Mixed Precision Training: FP16, BF16, and FP32 Accumulation
Mixed Precision Training
Mixed precision training uses FP16 (16-bit floating point) for most computations while keeping critical operations in FP32. This provides most of the speed benefits of FP16 while avoiding accuracy loss from precision limitations.
FP16 vs BF16
FP16 (Half Precision): 5 bits for exponent, 10 bits for mantissa. Range is limited: values above 65,504 overflow. Works well for most deep learning but requires loss scaling to prevent underflow.
BF16 (Brain Float): 8 bits for exponent, 7 bits for mantissa. Same range as FP32 but less precision. No loss scaling needed. Native support on newer hardware (A100, H100 GPUs).
Trade-off: FP16 has more precision but limited range. BF16 has less precision but FP32-compatible range. For training, BF16 is often easier to use because gradient values naturally fit without scaling tricks.
FP32 Accumulation
Matrix multiplications produce accumulated sums that can overflow FP16 precision. The solution: compute multiplications in FP16, accumulate results in FP32. This is called FP32 accumulation and is standard in mixed precision training.

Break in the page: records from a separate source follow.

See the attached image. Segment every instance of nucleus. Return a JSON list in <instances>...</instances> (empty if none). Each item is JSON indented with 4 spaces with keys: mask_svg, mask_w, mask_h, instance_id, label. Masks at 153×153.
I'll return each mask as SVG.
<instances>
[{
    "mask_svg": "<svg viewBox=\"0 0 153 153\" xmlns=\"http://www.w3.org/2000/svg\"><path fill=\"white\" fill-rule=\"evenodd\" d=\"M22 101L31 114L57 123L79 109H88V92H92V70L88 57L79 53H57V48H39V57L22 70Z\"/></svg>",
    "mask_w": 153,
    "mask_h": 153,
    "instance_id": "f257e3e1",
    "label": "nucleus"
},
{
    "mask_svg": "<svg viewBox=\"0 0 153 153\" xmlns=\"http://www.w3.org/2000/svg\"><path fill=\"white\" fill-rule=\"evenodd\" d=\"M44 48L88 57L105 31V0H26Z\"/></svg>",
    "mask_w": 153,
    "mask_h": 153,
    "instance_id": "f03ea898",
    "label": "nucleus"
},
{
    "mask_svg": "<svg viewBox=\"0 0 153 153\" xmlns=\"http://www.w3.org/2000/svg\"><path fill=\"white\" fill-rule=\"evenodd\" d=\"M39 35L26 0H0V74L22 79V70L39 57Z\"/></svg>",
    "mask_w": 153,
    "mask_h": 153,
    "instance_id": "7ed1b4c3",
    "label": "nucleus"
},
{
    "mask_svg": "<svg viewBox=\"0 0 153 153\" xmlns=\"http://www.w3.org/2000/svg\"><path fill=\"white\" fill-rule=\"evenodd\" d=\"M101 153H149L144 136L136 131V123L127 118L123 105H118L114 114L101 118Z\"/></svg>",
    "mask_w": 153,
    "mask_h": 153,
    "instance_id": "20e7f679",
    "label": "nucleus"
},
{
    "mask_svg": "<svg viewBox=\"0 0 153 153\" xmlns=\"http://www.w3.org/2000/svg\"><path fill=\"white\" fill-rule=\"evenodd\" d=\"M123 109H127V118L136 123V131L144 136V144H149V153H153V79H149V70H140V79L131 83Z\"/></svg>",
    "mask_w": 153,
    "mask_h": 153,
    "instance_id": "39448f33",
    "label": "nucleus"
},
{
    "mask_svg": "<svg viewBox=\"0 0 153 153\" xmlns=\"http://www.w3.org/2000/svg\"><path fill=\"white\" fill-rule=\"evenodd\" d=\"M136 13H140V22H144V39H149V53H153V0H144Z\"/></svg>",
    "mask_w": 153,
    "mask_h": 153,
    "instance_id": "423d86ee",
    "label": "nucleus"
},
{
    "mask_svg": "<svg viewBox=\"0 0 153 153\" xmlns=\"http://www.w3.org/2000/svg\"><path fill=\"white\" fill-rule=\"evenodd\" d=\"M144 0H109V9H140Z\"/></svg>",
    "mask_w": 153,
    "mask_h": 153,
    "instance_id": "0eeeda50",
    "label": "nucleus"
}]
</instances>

What stays in FP32: Loss computation, optimizer state (momentum, adaptive learning rates), batch normalization statistics. These operations are numerically sensitive and constitute less than 5% of total compute.
Performance Gains
Mixed precision training achieves 1.5-3x speedup on modern GPUs. Memory usage drops by nearly half. These gains come from faster FP16 compute (2x FLOPS) and reduced memory bandwidth (half the data transferred).